# Kato trackside signal



## vette-kid (May 2, 2020)

What the purpose for this signal. The signal illuminates right next to the sensor, so it would only be visible to the train that is detected? An I missing something? Seems you would want the sensor in one spot and the signal somewhere else. For example, near a turnout where two trails join to give one direction the right of way. What purpose did having them Co located serve?

Sent from my SM-G781U using Tapatalk


----------



## traction fan (Oct 5, 2014)

vette-kid said:


> What the purpose for this signal. The signal illuminates right next to the sensor, so it would only be visible to the train that is detected? An I missing something? Seems you would want the sensor in one spot and the signal somewhere else. For example, near a turnout where two trails join to give one direction the right of way. What purpose did having them Co located serve?
> 
> Sent from my SM-G781U using Tapatalk


vette-kid;

I don't have a Kato signal, but some model signals are designed more for an easy way to get lights to change, than they are for realistic operation. Short answer, you are correct, to do any real good, the sensor and the signal should indeed be in separate locations.

The subject of prototype signaling practice is a very complicated one. The following is an extremely simplified explanation suitable for signals on a model railroad.

There are two general classes of signals on railroads.

"Block Signals" which indicate the presence of a train in the next "block" or section of track, beyond the signal, with a red light (stop) If the block immediately beyond the signal is empty, but there is a train in the second block beyond the signal, will show as a yellow light. (reduce to minimum speed prepared to stop at next signal) 
If there is no train in either of the two blocks beyond the signal, it will show a green light.

"Interlocking signals" function somewhat like traffic lights on city streets. The green light is only given to one of the possible routes through an "interlocking" (intersection) of track that may contain a crossing, or turnouts, passing sidings, or some combination of these elements.
Like a street intersection, it would be dangerous for two routes to be open for travel at the same time. This type of signal could be used in your turnout route indicator example. From the point end of the turnout, set for the main line, the signal would show green. If the turnout were switched to the diverging route, the signal would change to yellow. At the frog end of the turnout, The signal could be red if the points were set the wrong way, and green if the points were set for the route of your approach.

John Armstrong wrote a short book on signals, prototype & model, years ago. It was titled "All about signals." There are also several other, more recent books on signaling available.

Traction Fan 🙂


----------



## vette-kid (May 2, 2020)

Thanks TF, that's kind of how I thought they were supposed to work. The kato signal just seems like a simple way to get something to light up on your layout, but not really useful. I'd be happy if they were separate, but really prototypical, but just to indicate the presence of another train on the converging track that will signal the other line to wait. Very basic, but at least had a use.
^^^^^^^^^^^^^^^^
Please extract the portion of the Kato signal thread that runs from "Like a street" up to and including "of your approach.", copied word for word.

» GIVEN DATA
^^^^^^^^^^^^^^^^
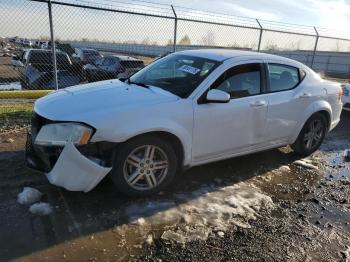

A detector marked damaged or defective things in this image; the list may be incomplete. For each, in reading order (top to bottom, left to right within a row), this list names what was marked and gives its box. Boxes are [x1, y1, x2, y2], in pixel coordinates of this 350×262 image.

damaged front bumper [25, 113, 114, 191]
broken front end [26, 113, 113, 192]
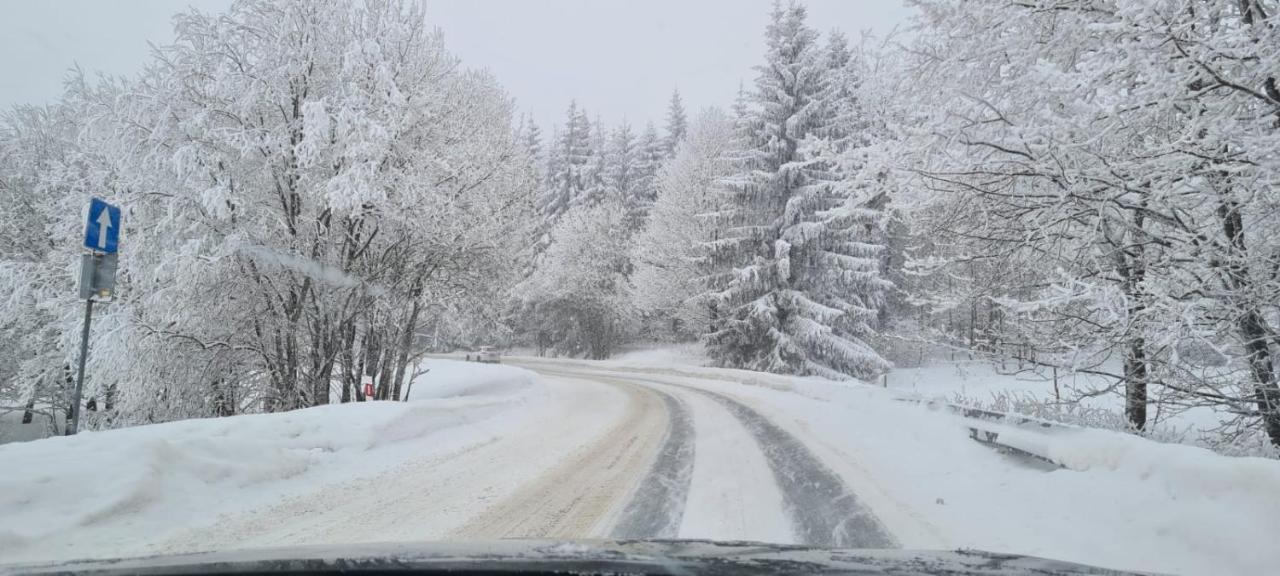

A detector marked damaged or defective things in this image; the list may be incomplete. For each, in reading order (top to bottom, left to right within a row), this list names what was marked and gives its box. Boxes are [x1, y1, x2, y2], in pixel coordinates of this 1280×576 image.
^^^^^^^^^^^^^^^^
» WORKED SOLUTION
Like a street intersection, it would be dangerous for two routes to be open for travel at the same time. This type of signal could be used in your turnout route indicator example. From the point end of the turnout, set for the main line, the signal would show green. If the turnout were switched to the diverging route, the signal would change to yellow. At the frog end of the turnout, The signal could be red if the points were set the wrong way, and green if the points were set for the route of your approach.